Review: Don’t fall for Rishi Sunak’s Prime Minister symbolism


Editor’s note: Kehinde Andrews He is Professor of Black Studies at Birmingham City University and author of The New Age of Empire: How Racism and Colonialism Still Rule the World. The opinions in the comment are his own. See more reviews on CNN.



CNN

Britain welcomed its first non-white prime minister, Rishi Suna, a practicing Hindu, on the first day of the Diwali festival. You’d be forgiven for thinking this is a ray of light for race relations, and it’s already being heralded as a “historic moment”, marking a change since Suna was born in 1980 when there were no black or Asian members of Parliament. .

Unfortunately, rather than a sign of progress, this is a serious case of being careful what you wish for.

For starters, we should remember that Suna was not elected—he was accepted after the other conservative candidate for the top job failed to meet the nomination threshold—so that tells us little about voter attitudes toward racial minority candidates.

Indeed, in Sunak’s only public vote for leadership, among members of the Conservative Party, he lost convincingly to perhaps the most inappropriate prime minister the country has ever seen, Liz Truss.

It is remarkable that members of Parliament were so keen on Monday to ensure Sunak was unopposed that there is no better certainty that he would fare better in a second poll later in the week with the Conservative Party’s broader, disproportionately white, male and older membership. .

Sunak was heavily backed by conservative members of parliament, who rallied to install him as leader. This is his constituency, which he really represents.

The current iteration of the Tories lacks even the pretense of compassion. This is the party that voted behind the xenophobic “Little England” Brexit campaign, which promised to keep foreigners out and restore Britain to its former (colonial) glory.

This is the party that brought in the most racist immigration laws in British history, including the hostile environment that led to the Windrush scandal and the recent plan to deport asylum seekers to Rwanda.

It is the party that commissioned the report claiming that institutional racism no longer exists. It is the party that brought in a police bill that would impose the biggest penalty for state damage in 10 years, more than some offenders have been sentenced for rape, according to the Labor Party.

Suna is not directly aware of any of these policies, but fully supports them. In his failed leadership campaign, he reaffirmed his Rwandan policy and sought to promote his anti-awakening credentials by condemning those who were trying to suppress traditional British values.

Sunak has a degree in philosophy, politics and economics from Oxford University and made a fortune in investment banking before joining one of the most right-wing governments in history.

He backed Brexit, wants to cut taxes and is expected to introduce a new round of austerity to balance the books.

Just because his skin is brown and his parents are immigrants doesn’t mean he automatically has any affinity with the millions of black and brown citizens who are victims of his party and its policies. His rise through the ranks of the Conservative Party proves that race doesn’t matter if you wholeheartedly support the party line.

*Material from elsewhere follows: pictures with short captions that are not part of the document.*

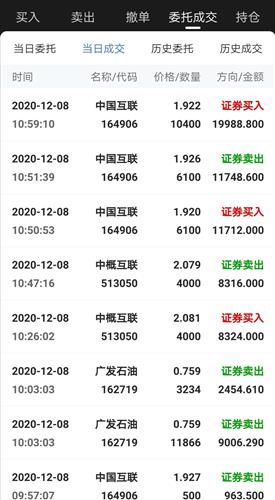 米兰体育- 米兰体育官方网站- 米兰体育APP下载IMF警告“特朗普关税”影响：美经济正面临压力通胀风险加剧！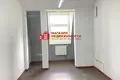 Oficina 13 m² en Grodno, Belarús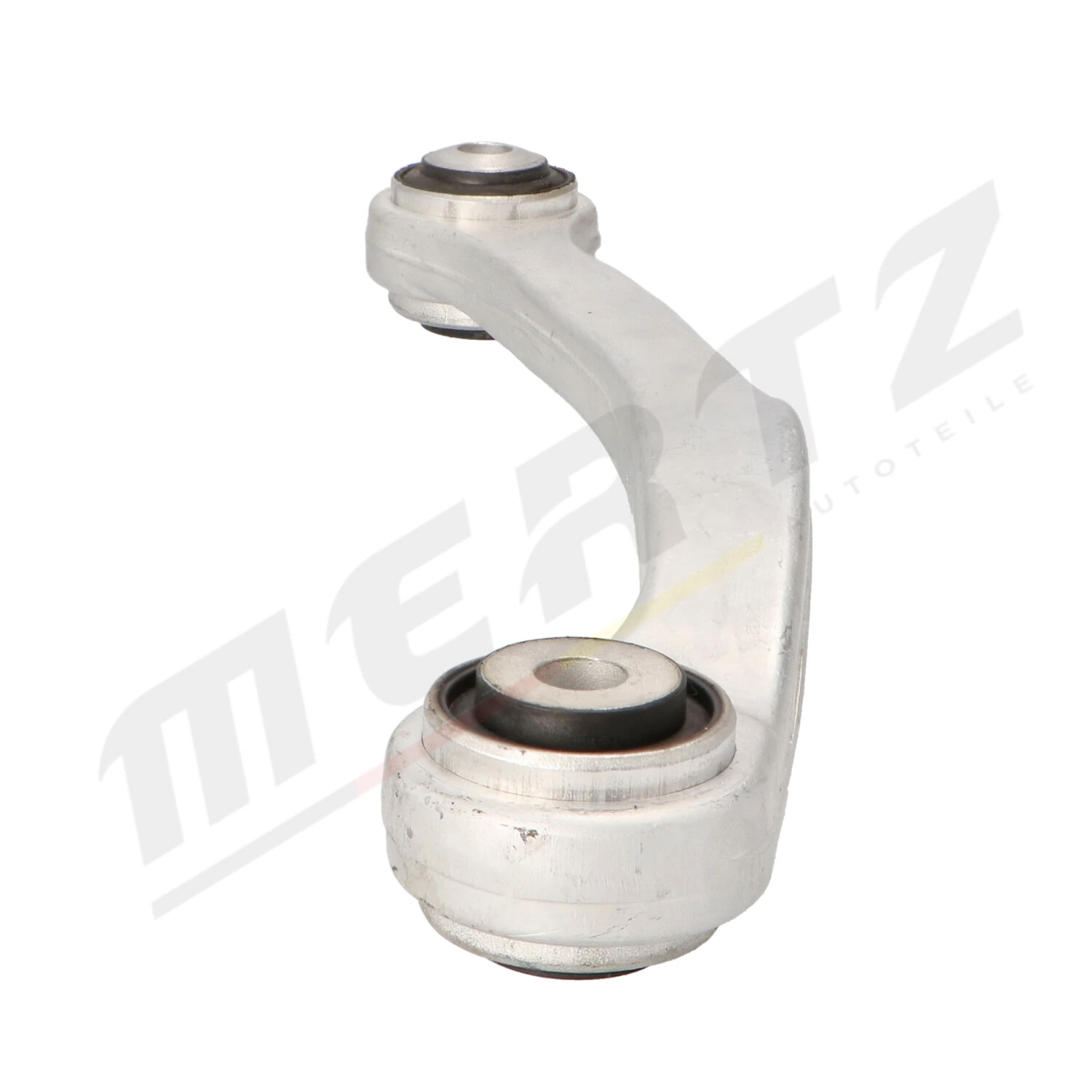 Control/Trailing Arm, wheel suspension M-S1926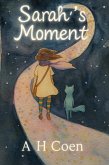 Sarah's Moment (eBook, ePUB) Sarah's Moment (eBook, ePUB)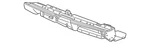Genuine Gm Bracket 85830206. Fixed Price $105.30.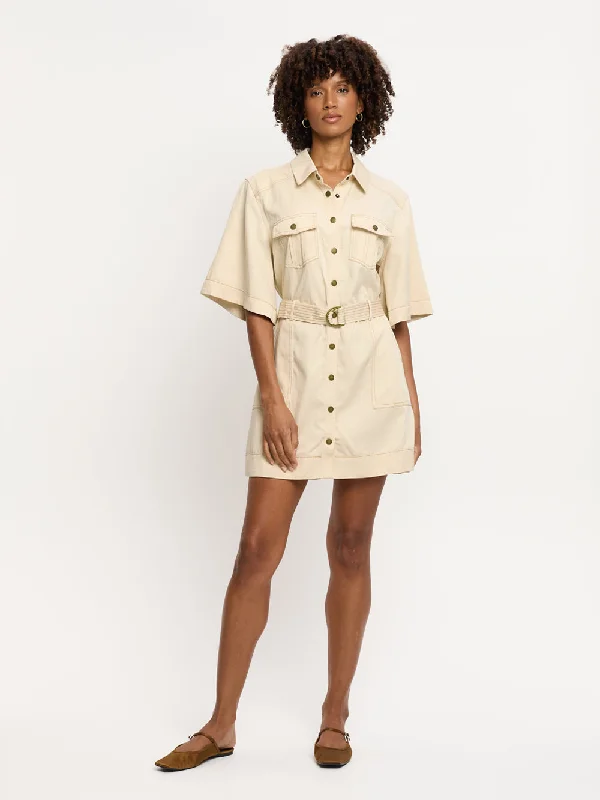 TIME-Limited Offer Gianna Dress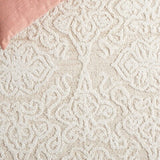 safavieh clearance blossom blm112b beige rug
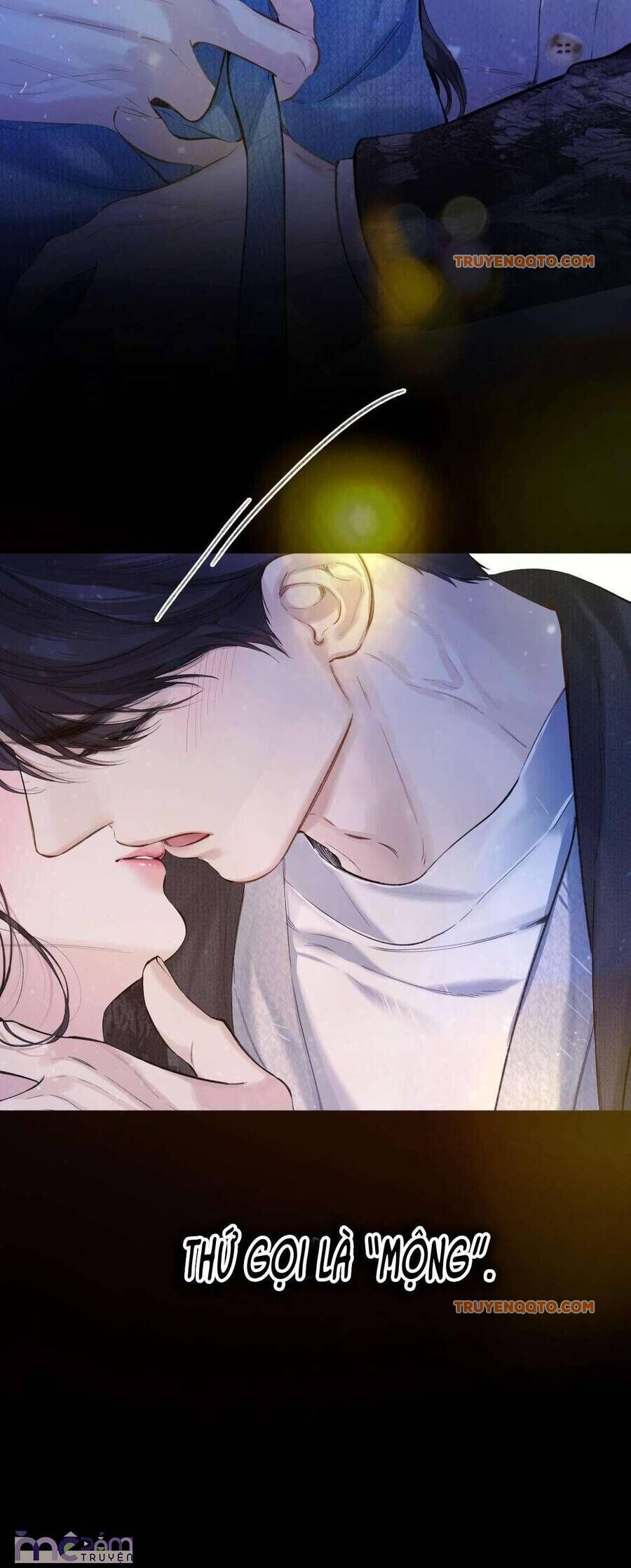 Tôi Cũng Muốn Làm Mợ Út Chap 51 - Next Chap 52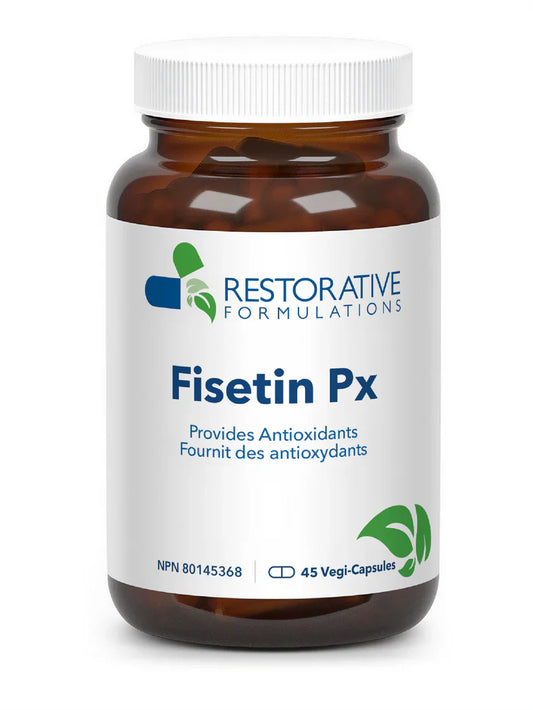 Fisetin Px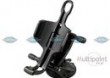 Uchwyt samochodowy z przyssawk� Garmin GPS / GPSMap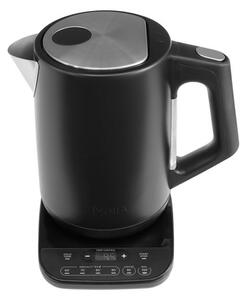 Ninja Perfect Temperature Black Kettle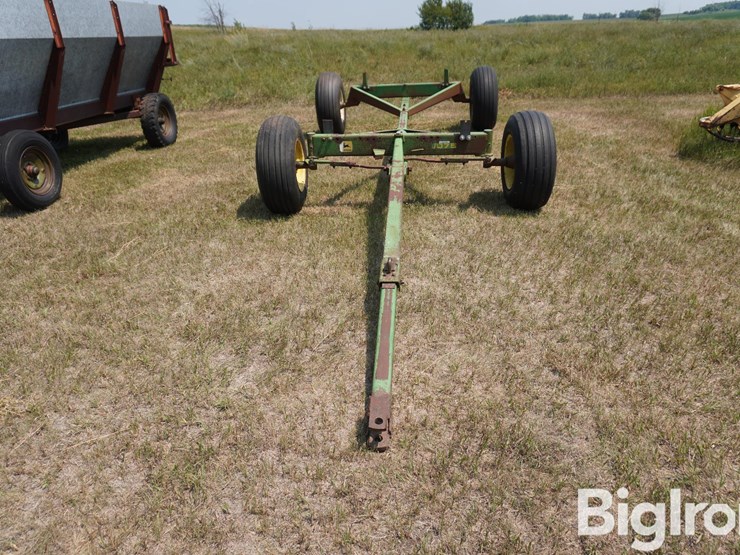 john-deere-1075-image-2
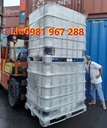 Thùng nhựa IBC 1 tấn.jpg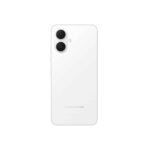 Tecno Spark GO 2 (KM4) Veil White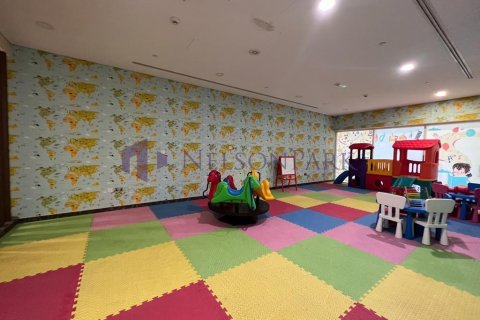Apartment de 1 dormitorio en Lusail, Qatar No. 58539 9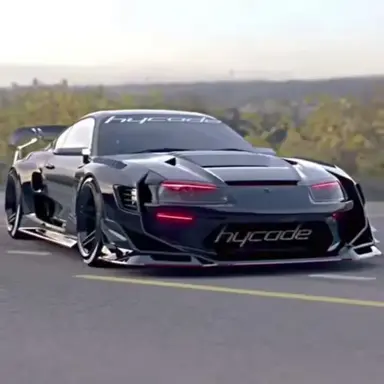 Profile image of Transformers-you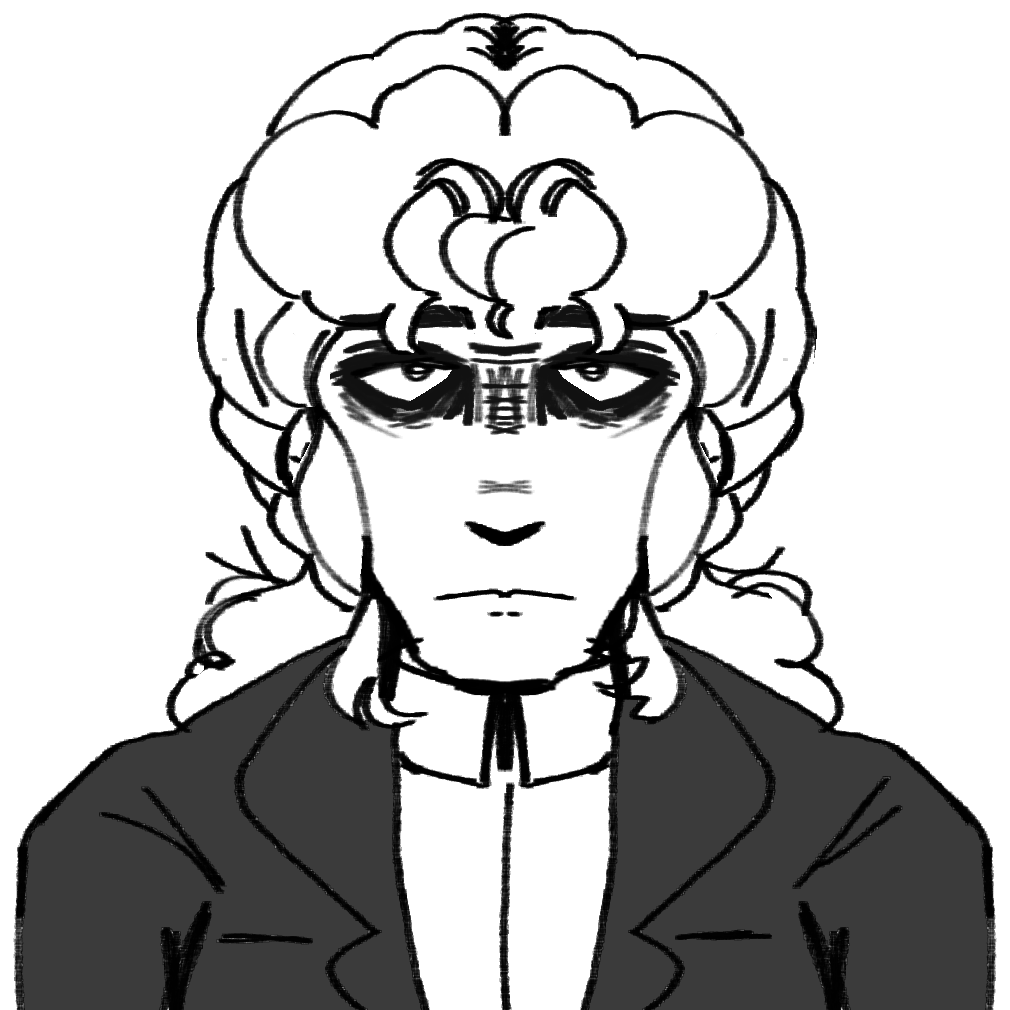 an image of Claymore.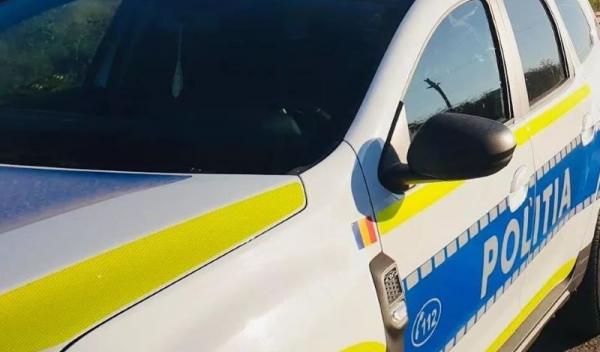 politie duster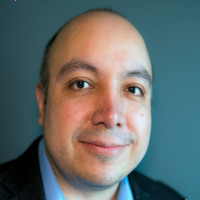 Arturo Silva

It may be tempting to fall into symbolism, but Sunake does not represent Britain’s racial minorities. Migrant histories are too varied for a single person to do so.

The British Empire was vast, with a range of experiences that influence communities today. Sunak’s parents came from India from East Africa. The British invited Indian immigrants to the African continent almost to act as a buffer between the natives and the colonizers. (And as a source of cheap labor).

The relative prosperity of Indians on the continent and the tension of many anti-black attitudes came to a head when Idi Amin seized power in Uganda and expelled the Asians from the country in 1972.

This migration history is so different for those who migrated directly from India or Pakistan and Bangladesh that it is foolish to expect it to represent all Asians in Britain.

Race relations are much more complex than white and non-white. There are various attitudes, histories and controversies that imply that the only people Suna can represent are conservative politicians.

Unfortunately, conservatives have learned to play identity politics to perfection. Elevating racial minorities to prominent positions provides diversity to hide the party’s racist policies.

It cannot be a coincidence that the agenda for racist immigration policies has been delivered by a retinue of Asian home secretaries. It is almost impossible to imagine a white politician proposing to deport immigrants to Rwanda, but Priti Patel, whose parents are Ugandan Indians, could get away with such draconian measures without being accused of racism.

It was no coincidence that the most prominent defender of Britain’s whitewashed school curriculum was Kemi Badenoch, whose family is Nigerian, and when she was equalities minister, she used her Black History Month speech to defend Britain’s colonial history and declare it illegal for schools. To talk about White Privilege.

It is a terrible irony that the more diverse the Cabinet, the more at risk black and brown citizens find themselves. I am truly terrified of the prospect of Sunake becoming Prime Minister, because when the Prime Minister of this Conservative Party is brown, anything becomes possible.

It tells the nature of the threat that when I really have hope, he feels the need to surround himself with crappy white men to prove his credentials.

So please don’t celebrate. This is certainly the case when diversity is antithetical to racial progress.